American wireless carrier AT&T is confirming that over a two-week period in April it experienced a data breach. While the security hack was not large, at least according to initial reports, the company has publicly disclosed the breach due to California law requiring companies to do so for any security issue that affects more than 500 customers or users.
But even as AT&T does publicly admit to the security breach, it is unclear why the company took two months to inform the authorities and the public about what occurred. It appears a number of Social Security numbers have been taken by the hackers, but it is unclear if they have attempted to use them or steal a person's identity.
AT&T said it was an inside job, meaning one of the company's vendors appears to be responsible for the hack, which occurred between April 9 and April 21. The company's note to affected customers says it believes the unauthorized employees sought access codes to unlock AT&T phones in the secondary market so they can be activated by other providers.
"We recently determined that employees of one of our service providers violated our strict privacy and security guidelines by accessing your account without authorization," the company said in a published note.
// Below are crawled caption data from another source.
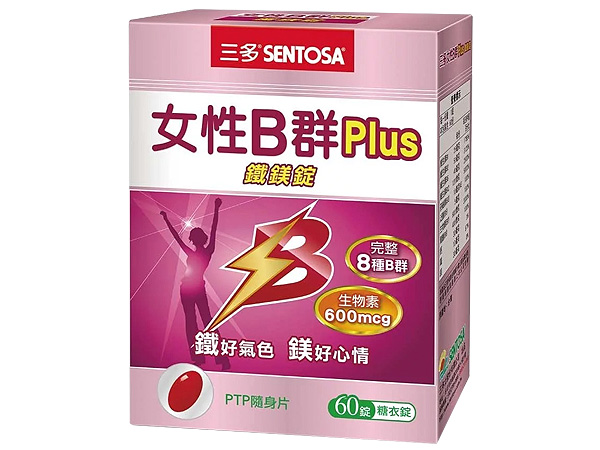 三多 b群 b群 保健食品 b群 三多 保健食品
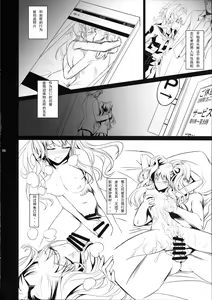 Page 9 of I-Doll 2 - preview thumbnail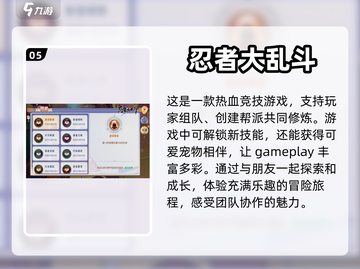 火影迷必玩！🔥顶级忍者游戏推荐🎉截图6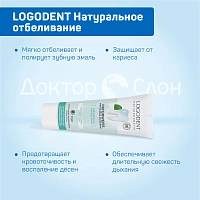 Зубная паста LOGODENT Натуральное отбеливание, 75 мл - изображение 3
But that note was not sent to all AT&T customers.
The company has not spoken in depth about the breach, and did not respond to an inquiry from Tech Times by press time. It is unclear how many users were affected and the company has not directly spoken to its customers over what the breach means or if they were affected.
What the company is saying is that three contractors at an unnamed service provider went into AT&T personal records, which include Social Security numbers and birth dates. The result has seen AT&T scramble to counter any problems its users may have over the breach, including removing devices from the network to ensure they are safe to use and be resold. It also is providing for a free year of credit monitoring for affected customers.
It is the latest security breach to hit American tech companies, with eBay recently reporting that it had a massive data breach hit tens of thousands of its users earlier this year. EBay was slow to inform the public and its users over the security breach, which has led to a number of states investigating the response and the company's overall security efforts.
AT&T stated that the breach has had "no impact to your AT&T mobile device(s) in connection with this activity."